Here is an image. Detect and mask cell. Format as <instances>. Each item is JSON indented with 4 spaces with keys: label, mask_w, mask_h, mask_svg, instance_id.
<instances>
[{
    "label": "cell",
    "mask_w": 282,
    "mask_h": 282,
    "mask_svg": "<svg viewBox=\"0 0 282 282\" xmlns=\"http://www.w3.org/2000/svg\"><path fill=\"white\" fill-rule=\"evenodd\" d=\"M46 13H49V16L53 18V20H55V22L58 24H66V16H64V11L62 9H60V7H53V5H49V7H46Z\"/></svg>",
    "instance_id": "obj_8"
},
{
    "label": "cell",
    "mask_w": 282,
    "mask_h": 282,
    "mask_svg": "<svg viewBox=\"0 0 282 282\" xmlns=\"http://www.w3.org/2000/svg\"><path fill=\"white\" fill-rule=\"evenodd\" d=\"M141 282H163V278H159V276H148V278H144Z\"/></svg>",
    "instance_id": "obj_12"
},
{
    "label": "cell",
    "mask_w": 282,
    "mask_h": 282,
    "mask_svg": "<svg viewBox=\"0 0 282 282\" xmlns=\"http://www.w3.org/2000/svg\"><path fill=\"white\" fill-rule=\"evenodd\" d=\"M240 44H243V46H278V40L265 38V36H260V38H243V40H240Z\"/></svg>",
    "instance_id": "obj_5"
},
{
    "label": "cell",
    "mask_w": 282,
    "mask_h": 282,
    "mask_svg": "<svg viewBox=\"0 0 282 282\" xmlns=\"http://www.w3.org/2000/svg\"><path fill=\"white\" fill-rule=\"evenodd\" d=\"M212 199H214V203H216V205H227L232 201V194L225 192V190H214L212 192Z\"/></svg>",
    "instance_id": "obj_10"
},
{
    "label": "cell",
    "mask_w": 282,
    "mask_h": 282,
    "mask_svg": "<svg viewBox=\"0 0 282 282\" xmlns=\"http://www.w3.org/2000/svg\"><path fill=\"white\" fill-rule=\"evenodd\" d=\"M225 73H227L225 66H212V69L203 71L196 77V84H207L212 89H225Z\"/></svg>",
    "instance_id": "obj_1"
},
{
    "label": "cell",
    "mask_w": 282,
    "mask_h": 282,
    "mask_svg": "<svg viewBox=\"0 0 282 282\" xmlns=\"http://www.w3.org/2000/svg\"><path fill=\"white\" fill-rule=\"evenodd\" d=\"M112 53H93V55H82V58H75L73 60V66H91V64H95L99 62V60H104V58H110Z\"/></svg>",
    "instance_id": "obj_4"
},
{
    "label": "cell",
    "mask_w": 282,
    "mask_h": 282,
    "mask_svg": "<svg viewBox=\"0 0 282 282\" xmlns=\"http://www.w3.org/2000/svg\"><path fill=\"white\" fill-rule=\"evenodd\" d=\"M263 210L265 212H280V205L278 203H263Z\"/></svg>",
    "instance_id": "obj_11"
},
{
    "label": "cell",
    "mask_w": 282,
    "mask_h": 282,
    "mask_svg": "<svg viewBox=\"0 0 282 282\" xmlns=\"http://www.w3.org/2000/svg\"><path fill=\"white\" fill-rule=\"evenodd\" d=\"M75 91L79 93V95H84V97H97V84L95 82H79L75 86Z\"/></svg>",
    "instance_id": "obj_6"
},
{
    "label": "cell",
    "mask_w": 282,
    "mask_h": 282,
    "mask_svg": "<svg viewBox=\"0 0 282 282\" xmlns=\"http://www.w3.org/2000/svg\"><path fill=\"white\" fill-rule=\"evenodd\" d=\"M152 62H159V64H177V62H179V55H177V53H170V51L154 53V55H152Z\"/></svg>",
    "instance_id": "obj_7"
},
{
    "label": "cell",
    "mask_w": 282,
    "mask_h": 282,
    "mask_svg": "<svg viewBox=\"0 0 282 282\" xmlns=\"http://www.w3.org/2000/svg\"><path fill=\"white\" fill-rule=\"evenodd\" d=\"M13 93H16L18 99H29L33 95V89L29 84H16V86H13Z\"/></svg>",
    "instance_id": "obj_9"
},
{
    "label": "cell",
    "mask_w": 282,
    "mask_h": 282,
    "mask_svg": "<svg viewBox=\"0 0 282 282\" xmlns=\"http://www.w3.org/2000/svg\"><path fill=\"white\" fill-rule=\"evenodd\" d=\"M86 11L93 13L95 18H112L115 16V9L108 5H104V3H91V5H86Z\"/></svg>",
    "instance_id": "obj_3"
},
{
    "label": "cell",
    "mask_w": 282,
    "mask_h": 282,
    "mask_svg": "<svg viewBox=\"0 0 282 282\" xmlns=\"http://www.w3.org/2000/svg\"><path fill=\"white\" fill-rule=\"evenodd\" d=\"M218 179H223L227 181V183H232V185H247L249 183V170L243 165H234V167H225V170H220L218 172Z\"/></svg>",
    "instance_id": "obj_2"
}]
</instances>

__Goal of the exercise__
Pull out every line in the material above that contains the string "instances", matching case exactly.

__Task solution__
Here is an image. Detect and mask cell. Format as <instances>. Each item is JSON indented with 4 spaces with keys: label, mask_w, mask_h, mask_svg, instance_id.
<instances>
</instances>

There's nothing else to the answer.